Laser Offers High Production For Low Volumes

The world of sheet metal fabrication is ruled predominately by two processes--stamping and punching. Boundaries between these two methods are driven by lot size. According to Mark Brownhill, Development Manager for Amada (U.S.) Ltd. (Buena Park, CA), volume breaks for these processes are: 2,000 pieces and above go to stamping and generally 500 to 2,000 piece lots are processed on turret punch presses.

What about volumes below 500 pieces? Many fab shops have ignored or at least avoided the 50 to 500 lot size market, because generally, conventional metal fabricating simply isn't cost effective at these volumes.

However, more available work is falling into this lot size no-mans-land. For example, the 2,000 piece break point, common today, used to be 5,000. Many shops are looking at how to make money on volume sizes they would probably not even quote on five years ago.

"Laser technology," says Mr. Brownhill, "is the bridge across the 50 to 500 piece lot size gap. Shops can make money on these volumes, using a laser". And, it's toward this segment of the sheet metal fabrication market that Amada has pointed its high speed Pulsar laser machine.

Prototyping has been the traditional niche for laser sheet metal processing. Shops making one or a few pieces use lasers because there is no tooling cost associated. Setup is also minimal. Historically though, once a prototype design is proved on a laser, tools are ordered and production then goes to a turret punch or (for high volume) a stamping press because of their processing speed.
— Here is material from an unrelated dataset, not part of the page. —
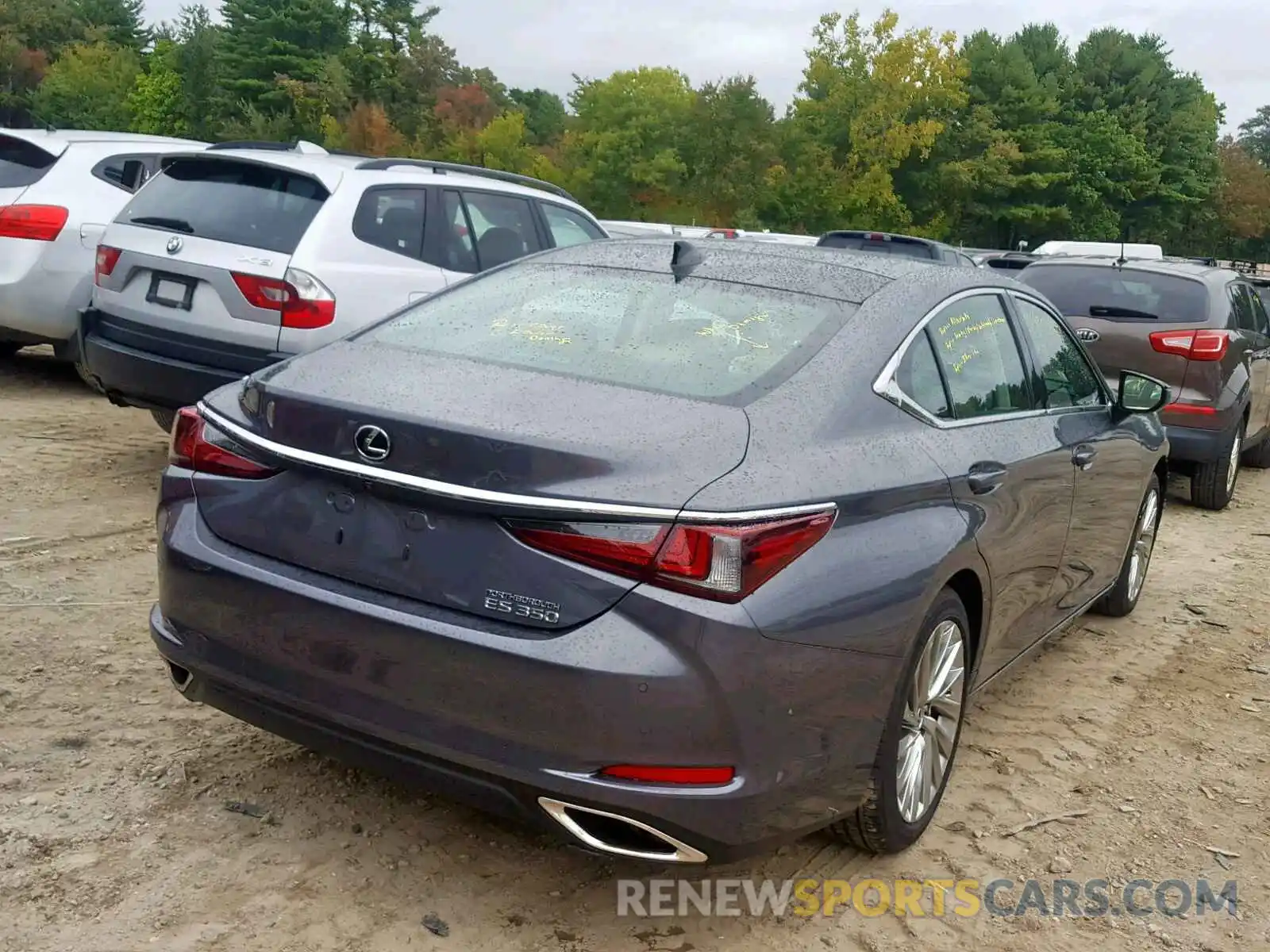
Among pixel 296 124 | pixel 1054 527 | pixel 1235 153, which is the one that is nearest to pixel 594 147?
pixel 296 124

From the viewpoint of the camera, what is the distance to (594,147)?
51.7 m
This new machine, introduced last fall, is designed to break out of prototype work and move laser cutting into the production machine arena--competing with turret punch presses. But to compete on a production basis the laser had to at least have parity with the processing speed of a turret punch press.

Looking at the whole picture of laser cutting, Amada developed a new machine design. It combines many small enhancements such as a high speed piercing technique, improved material handling and a faster CNC processor to deliver a laser cutting system for high-production of short-runs.
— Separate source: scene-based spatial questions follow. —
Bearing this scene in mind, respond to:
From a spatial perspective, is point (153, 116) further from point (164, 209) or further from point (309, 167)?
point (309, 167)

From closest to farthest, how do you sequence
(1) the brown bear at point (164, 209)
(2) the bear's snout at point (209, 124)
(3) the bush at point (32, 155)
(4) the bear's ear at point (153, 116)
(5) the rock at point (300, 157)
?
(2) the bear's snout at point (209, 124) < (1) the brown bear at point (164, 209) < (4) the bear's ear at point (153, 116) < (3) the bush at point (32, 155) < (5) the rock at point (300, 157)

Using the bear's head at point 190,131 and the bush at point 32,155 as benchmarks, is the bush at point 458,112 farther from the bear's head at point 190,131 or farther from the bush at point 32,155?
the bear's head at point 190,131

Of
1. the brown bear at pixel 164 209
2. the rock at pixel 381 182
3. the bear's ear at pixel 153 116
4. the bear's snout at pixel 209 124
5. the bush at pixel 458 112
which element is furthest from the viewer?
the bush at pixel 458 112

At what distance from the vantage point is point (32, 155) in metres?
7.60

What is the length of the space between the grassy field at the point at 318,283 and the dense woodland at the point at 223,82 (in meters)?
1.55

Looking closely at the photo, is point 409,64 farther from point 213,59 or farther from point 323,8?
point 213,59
Together these small refinements add up to processing speeds comparable to turret punch presses. Using the high speed piercing technique for example, an impressive 140 holes per minute cut speed can be achieved in cold rolled steel.

A second technique, called dynamic piercing, uses CNC to control the laser shutter. When the beam enters a cut, the CNC adjusts the shutter to allow the right amount of power for piercing and cutting so maximum laser efficiency and speed are realized. In tests on 3/8-inch diameter holes on 1-inch centers, a rate of 100 holes per minute was achieved--over 66 percent better than a conventional laser cutting machine.The newest model in the Pulsar series is the 2415 XL. It compliments the model 1212 introduced at IMTS 94. The 2415 XL is a bigger frame size than the 1212 and accommodates a 5' x 16' sheet versus a 4' x 8' sheet on the 1212.
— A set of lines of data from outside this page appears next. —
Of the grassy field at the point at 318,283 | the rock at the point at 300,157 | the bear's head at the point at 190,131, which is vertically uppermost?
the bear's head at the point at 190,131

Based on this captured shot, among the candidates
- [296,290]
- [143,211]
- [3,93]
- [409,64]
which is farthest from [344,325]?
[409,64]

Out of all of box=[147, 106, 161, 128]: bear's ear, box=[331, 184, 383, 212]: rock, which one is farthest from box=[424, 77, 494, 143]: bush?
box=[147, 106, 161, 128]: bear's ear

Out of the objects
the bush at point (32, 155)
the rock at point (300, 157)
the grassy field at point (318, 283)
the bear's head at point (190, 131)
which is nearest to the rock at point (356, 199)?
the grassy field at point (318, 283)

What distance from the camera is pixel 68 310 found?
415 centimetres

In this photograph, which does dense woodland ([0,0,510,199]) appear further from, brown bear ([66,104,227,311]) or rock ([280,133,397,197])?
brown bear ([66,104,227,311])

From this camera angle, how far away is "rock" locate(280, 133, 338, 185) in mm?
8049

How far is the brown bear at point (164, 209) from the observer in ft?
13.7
Power options for the 2415 XL include 1500, 2000 and 3000W lasers to cut a variety of material specifications. Laser beam delivery on Pulsar uses a single moving optic for simpler beam alignment. An additional CNC servo-axis is allocated for control of laser focus. It gives precise positioning accuracy for faster setup. This CNC servo control takes guesswork out of focusing the beam.

Motion system design for Pulsar uses X-axis to move material on the machine bed. Y-axis moves the laser across a fixed bridge. This intersecting axis design reduces the amount of floor space to 18.4' x 9.3' for the 2415 XL model.

Three sheet metal holding clamps retract automatically when the cutting head approaches. This helps eliminate clearance "dead zones" around the clamps. A dual-axis gage block system simplifies sheet alignment. Pulsar can operate as a stand-alone machine or it's capable of integration with any of Amada's material handling systems.

A Fanuc 16L 32-bit CNC provides control for the laser machine. It handles X-,Y- and Z-axis linear motion control of the automatic focus servo and interface with automation and materials handling devices. The CNC is designed specifically for laser applications. A graphic interface makes acquisition of operating parameters from a resident cutting-data library easy for operators. As industry's trend to lower break-even piece volumes continues, more metal fabricating shops are looking for ways to make money on smaller lot sizes. Lasers may be worth considering as a way to profitably process sheet metal in the 50-500 lot size range.